I have to agree with Norm on this, and I think this is the key. I would not be surprised if the braces increased stiffness, but that doesn't necessarily mean the car will be faster around a track.

To address what you'll probably ask first: No, I have not tried these either, but I'm also skeptical for the same reasons Norm is. I don't have the structural analysis experience he does, but I've been working as a mechanical engineer for almost a decade, and some of my experience has been in race car development. Instead of jumping into the "you don't know if you don't try it" stalemate (which is a logical fallacy, but anyway...), I'll share some of my own experience.

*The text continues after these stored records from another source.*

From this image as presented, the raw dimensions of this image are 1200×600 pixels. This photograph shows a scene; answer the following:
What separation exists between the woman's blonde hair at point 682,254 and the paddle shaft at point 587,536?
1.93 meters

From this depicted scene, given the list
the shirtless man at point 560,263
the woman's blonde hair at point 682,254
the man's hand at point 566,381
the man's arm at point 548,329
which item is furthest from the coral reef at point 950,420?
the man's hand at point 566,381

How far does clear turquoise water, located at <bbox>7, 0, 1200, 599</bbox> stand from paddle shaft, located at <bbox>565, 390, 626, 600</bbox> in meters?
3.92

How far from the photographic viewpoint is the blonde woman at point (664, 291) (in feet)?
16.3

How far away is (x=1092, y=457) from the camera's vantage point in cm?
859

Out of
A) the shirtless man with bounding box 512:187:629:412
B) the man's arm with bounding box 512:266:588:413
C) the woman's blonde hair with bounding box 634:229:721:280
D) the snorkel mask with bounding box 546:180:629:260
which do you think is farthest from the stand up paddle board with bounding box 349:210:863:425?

First, I can easily lift up the whole side of my car from anywhere along the frame, and I don't have any kind of aftermarket bracing. I just have stiff springs and a stiffer rear sway bar. I do have a 4-point roll bar that connects the rear shock towers, but I didn't notice any significant difference after installing it. Maybe some chassis bracing would make the other wheel come off the ground faster, but the point is that the S197 chassis is plenty stiff from the factory, and this kind of observation is not a useful indication of rigidity without supporting measurements.

Second, regarding this post:
However I was about 5 mph faster cornering through the Corousel after matrix brace....
I looked at some old data from when I used to go to Road America, and the only time I gained this much speed in the carousel was after going from NT-01's to R7's:

TireComparison.jpg


The R7's were worth ~0.1g (80->85 mph), which is HUGE. In contrast, I've been playing with spring/bar/alignment tuning for years, and I've never seen this much of a change unless I've made the car setup significantly worse. In those cases, I experimented with big changes in lateral load transfer distribution and immediately regretted it. If Norm's figure of 0.3 deg/g is correct, that's about 10 times less than the total roll gradient, so it's extremely unlikely that simple bracing like this could make any measurable difference in LLTD or roll gradient, which ultimately means no measurable difference in grip.

Also, if your hot laps are varying by 2-4 seconds on a 2:00 course, that's actually quite a lot. If you're driving consistently, you should be able to drive well within 1 sec (all else being equal). I'm not trying to be a jerk, but this matters if you're saying the lap time difference is almost entirely attributed to this part.

Taking all of this into consideration, I think the most likely explanation is that your skill also improved a lot after you installed the brace, and that is what dropped your lap times. Maybe it was from experience or maybe it was placebo effect. However, if bracing like this could really drop 2 seconds without any other changes, we would be seeing it used on every serious S197 track car without a full cage. It's pretty common for people to install jacking rails (for that purpose), but I've never heard somebody say they provide a noticeable performance improvement until now.

I appreciate that you're sharing your experience, but unfortunately, it just doesn't make physical sense that you gained 5 mph in the RA carousel and dropped 2 sec from this alone. Maybe we're missing something, but please understand that to us, it seems like you're grasping onto this idea with little evidence to support it. Saying that we won't know if we don't try is not a good argument.